И когда наступил вечер третьего дня охоты, Актеон в первый раз в жизни почувствовал себя утомленным и инстинктивно стал искать пруд, в котором ему придется окончить свое земное существование. Найдя его, он вошел в воду и остановился. Но тогда заключенная в его звериной оболочке человеческая душа проявилась, и он заплакал горькими слезами. А между тем до него ни один олень не проливал слез; именно с тех пор, в память его муки, они плачут, как люди, в свой смертный час. Он ждал своего конца. Сначала вынырнула из кустов ищейка, потом собаки, бывшие впереди, а затем и вся свора. Актеон презрительно смотрел на них с высоты своего огромного роста.
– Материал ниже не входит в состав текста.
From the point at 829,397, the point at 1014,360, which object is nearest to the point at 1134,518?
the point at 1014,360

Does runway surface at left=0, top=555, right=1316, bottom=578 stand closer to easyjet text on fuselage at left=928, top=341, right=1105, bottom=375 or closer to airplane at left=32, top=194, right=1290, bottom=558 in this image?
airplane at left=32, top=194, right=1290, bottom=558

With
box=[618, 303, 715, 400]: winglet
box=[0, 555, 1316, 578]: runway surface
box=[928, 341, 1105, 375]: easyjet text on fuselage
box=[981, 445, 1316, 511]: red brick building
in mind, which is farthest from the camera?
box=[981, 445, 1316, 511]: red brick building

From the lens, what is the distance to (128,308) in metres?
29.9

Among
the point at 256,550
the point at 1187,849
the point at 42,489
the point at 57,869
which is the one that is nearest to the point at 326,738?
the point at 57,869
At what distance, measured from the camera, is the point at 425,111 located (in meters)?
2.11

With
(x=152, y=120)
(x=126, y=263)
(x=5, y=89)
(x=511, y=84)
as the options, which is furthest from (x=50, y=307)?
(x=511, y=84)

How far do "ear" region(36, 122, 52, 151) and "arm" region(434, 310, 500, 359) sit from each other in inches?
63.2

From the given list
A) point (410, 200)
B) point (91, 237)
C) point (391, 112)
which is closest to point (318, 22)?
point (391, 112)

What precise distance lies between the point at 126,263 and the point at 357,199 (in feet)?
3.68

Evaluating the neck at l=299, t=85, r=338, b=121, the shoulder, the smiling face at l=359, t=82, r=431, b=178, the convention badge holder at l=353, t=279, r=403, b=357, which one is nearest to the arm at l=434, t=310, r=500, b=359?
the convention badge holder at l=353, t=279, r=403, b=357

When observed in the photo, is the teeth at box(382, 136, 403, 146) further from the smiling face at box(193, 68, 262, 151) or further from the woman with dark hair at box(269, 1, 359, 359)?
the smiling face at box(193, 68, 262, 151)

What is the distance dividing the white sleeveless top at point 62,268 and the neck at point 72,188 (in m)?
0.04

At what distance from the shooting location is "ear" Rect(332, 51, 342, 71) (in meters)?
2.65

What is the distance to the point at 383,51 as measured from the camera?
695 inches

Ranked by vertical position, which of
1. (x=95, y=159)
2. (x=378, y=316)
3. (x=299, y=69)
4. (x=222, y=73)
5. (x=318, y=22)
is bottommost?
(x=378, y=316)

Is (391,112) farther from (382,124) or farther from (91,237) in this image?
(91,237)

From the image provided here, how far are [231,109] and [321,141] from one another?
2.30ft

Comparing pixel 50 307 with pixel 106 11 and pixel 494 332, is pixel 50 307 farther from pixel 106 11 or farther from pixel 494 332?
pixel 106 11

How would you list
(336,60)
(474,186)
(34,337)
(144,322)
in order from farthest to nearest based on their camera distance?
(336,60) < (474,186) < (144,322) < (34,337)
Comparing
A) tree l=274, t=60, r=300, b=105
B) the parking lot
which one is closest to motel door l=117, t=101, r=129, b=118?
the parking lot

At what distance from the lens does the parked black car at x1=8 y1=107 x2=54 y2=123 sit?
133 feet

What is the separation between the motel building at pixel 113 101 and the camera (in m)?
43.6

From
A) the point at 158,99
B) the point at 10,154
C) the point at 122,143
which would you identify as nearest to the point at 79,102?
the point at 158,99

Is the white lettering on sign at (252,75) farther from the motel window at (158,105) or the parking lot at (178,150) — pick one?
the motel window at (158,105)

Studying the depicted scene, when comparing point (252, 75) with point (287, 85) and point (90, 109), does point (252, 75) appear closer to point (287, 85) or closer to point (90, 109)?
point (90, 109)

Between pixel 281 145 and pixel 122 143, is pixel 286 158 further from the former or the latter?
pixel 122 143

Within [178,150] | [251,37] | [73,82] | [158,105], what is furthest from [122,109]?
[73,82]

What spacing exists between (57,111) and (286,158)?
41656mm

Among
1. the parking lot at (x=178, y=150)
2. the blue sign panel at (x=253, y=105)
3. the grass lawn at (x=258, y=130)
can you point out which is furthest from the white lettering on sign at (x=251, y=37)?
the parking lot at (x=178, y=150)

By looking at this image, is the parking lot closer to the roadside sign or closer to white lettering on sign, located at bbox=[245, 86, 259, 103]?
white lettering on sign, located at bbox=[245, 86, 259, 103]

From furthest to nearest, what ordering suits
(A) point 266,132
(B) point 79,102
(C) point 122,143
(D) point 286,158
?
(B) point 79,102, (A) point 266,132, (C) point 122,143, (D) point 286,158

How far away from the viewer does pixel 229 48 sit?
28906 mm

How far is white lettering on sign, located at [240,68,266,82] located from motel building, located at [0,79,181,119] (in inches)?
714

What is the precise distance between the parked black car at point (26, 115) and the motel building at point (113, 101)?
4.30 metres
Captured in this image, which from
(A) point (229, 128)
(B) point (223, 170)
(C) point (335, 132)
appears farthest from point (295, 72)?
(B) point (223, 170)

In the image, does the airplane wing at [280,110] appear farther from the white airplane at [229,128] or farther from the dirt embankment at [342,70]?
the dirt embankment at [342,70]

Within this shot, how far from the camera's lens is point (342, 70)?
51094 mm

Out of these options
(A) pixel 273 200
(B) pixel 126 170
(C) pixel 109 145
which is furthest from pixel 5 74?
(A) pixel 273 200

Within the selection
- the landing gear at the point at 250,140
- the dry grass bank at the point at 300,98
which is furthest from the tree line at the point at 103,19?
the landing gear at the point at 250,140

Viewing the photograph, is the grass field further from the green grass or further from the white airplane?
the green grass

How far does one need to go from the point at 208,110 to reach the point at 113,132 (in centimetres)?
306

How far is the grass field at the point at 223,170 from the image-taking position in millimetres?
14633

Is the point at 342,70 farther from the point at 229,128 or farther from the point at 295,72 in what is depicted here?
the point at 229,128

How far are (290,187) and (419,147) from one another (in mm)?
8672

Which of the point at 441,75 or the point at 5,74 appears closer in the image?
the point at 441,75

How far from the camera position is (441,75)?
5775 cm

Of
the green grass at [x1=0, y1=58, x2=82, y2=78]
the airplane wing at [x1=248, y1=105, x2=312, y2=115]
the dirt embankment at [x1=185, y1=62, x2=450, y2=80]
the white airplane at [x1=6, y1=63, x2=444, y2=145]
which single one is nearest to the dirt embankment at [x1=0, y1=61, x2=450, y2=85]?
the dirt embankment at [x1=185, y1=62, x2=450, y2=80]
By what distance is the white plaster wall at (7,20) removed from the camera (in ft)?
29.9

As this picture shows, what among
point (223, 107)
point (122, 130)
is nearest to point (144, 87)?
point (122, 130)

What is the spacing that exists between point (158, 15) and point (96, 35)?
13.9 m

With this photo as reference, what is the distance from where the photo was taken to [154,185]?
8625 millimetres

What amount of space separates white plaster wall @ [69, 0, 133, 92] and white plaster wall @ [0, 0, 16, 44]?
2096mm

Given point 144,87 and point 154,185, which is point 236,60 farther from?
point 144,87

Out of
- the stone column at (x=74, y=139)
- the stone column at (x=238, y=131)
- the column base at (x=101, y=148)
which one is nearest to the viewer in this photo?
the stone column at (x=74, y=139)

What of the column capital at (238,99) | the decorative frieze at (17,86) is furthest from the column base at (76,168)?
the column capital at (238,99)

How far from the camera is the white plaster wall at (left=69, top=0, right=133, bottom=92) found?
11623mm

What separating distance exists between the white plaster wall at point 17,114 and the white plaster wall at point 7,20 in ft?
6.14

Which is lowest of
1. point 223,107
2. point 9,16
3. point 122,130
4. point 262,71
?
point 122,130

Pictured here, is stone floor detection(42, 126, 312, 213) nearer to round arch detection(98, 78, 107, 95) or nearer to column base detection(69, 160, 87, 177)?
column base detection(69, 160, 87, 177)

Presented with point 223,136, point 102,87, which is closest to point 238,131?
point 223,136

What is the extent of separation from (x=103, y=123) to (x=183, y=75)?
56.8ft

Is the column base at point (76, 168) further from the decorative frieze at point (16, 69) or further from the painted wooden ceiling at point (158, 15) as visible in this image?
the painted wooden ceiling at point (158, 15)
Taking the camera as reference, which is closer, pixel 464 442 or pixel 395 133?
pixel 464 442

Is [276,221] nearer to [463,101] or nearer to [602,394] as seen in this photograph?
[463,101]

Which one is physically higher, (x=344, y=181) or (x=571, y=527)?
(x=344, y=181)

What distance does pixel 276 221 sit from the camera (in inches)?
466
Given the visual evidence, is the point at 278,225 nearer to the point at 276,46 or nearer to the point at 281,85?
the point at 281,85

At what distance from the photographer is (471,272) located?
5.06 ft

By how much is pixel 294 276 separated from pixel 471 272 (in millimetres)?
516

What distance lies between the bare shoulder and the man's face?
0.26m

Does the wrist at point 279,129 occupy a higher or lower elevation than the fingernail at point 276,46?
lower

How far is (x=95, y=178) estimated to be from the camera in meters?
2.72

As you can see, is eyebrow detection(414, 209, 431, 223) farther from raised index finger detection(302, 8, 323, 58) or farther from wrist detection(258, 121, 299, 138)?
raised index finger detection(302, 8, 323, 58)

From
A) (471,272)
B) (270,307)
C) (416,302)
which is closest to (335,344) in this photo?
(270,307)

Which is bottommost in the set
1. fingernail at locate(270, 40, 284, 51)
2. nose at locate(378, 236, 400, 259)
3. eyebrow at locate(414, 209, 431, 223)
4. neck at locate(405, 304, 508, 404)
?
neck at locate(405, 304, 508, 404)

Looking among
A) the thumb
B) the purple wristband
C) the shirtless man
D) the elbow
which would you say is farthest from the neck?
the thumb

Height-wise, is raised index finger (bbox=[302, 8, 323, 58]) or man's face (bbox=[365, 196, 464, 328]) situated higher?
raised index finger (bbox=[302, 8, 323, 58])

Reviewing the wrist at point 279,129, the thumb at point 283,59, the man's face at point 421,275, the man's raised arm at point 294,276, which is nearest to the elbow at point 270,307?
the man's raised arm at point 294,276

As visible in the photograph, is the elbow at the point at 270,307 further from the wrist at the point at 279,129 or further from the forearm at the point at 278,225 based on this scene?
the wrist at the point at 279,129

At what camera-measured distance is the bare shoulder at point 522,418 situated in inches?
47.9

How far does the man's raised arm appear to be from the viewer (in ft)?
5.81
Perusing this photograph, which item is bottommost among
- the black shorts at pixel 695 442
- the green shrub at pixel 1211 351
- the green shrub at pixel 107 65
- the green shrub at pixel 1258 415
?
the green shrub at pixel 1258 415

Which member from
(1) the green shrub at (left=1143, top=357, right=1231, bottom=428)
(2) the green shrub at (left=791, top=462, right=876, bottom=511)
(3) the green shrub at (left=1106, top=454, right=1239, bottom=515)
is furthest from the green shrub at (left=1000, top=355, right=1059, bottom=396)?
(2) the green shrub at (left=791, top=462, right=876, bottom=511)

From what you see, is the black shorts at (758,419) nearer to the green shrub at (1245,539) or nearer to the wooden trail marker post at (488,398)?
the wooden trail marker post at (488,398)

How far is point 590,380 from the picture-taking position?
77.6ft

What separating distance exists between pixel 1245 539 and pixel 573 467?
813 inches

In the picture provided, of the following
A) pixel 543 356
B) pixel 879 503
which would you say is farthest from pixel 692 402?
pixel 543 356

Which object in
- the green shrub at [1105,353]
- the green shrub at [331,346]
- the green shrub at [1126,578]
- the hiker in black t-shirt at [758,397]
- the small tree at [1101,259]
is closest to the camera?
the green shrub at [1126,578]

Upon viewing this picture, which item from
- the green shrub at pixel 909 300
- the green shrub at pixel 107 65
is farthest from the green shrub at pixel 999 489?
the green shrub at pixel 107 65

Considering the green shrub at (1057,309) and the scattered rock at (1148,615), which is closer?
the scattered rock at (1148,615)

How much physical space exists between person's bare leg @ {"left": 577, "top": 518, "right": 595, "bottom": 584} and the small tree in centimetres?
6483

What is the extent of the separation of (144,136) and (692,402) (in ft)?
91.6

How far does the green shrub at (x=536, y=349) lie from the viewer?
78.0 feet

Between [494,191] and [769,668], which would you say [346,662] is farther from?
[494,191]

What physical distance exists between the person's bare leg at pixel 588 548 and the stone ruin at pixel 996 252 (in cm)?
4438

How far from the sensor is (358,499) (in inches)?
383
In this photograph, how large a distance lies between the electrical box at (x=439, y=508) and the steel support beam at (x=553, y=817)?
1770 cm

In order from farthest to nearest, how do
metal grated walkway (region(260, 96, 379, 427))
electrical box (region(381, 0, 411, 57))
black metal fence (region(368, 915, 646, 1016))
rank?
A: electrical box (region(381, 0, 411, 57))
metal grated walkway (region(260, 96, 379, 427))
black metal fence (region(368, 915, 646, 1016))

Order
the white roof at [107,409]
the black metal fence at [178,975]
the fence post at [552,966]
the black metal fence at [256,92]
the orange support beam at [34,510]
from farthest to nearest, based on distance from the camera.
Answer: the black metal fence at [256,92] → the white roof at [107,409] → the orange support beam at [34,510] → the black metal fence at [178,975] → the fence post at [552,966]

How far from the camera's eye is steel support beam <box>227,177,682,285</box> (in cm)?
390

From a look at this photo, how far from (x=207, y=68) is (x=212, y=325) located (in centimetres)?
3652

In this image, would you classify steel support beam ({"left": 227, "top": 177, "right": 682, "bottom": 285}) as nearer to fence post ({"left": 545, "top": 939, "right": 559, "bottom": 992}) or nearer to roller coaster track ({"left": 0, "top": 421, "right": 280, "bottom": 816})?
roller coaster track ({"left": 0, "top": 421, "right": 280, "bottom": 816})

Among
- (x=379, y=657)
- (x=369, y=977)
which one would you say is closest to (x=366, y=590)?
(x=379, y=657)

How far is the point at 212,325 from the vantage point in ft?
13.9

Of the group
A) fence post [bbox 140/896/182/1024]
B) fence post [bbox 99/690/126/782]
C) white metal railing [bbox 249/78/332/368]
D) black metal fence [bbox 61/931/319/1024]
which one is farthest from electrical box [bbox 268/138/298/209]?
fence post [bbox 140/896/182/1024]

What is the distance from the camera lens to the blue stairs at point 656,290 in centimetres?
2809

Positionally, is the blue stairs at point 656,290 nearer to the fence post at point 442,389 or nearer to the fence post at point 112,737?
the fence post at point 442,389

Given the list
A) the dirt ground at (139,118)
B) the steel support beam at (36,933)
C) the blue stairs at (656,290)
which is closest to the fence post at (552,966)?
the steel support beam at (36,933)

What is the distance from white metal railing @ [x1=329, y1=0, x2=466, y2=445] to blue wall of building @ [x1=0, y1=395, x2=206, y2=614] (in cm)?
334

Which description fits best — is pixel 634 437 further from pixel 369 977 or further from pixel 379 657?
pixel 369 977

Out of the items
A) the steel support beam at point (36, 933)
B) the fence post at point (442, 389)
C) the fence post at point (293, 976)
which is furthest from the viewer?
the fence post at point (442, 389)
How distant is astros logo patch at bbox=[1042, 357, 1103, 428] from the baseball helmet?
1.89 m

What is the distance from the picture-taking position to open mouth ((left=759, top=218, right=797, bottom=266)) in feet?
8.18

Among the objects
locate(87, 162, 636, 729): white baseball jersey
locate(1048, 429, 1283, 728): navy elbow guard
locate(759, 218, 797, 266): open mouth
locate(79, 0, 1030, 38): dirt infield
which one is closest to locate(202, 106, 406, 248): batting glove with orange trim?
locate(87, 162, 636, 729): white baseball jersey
А они, при виде его, остановились, расположившись полукругом в воде, неподвижно и не подавая голоса. И прискакавшие первыми охотники остановились, как вкопанные, на своих конях на опушке леса, с рожком у рта или с натянутыми луками, но ни звука не раздалось и тетива не дрогнула. Ибо загнанный зверь, озаренный лучами заходящего солнца на фоне вечернего неба, поразил их своими размерами, снежно-белым цветом и гордым видом, который придавали ему фантастически разросшиеся рога.
Вдруг послышался шум раздвигаемых кустарников, заржала лошадь, раздался звон оружия, и на опушку леса выехал Главный Охотник. Он, единственный, не казался пораженным: он стал кричать на собак и издеваться над остальными охотниками и протянул руку к своему колчану.
В это мгновение Актеон почувствовал, что на его голове среди разветвлений рогов зажегся какой-то свет и, наклонив голову к воде, увидел в отражении, что на его голове светится пылающий крест.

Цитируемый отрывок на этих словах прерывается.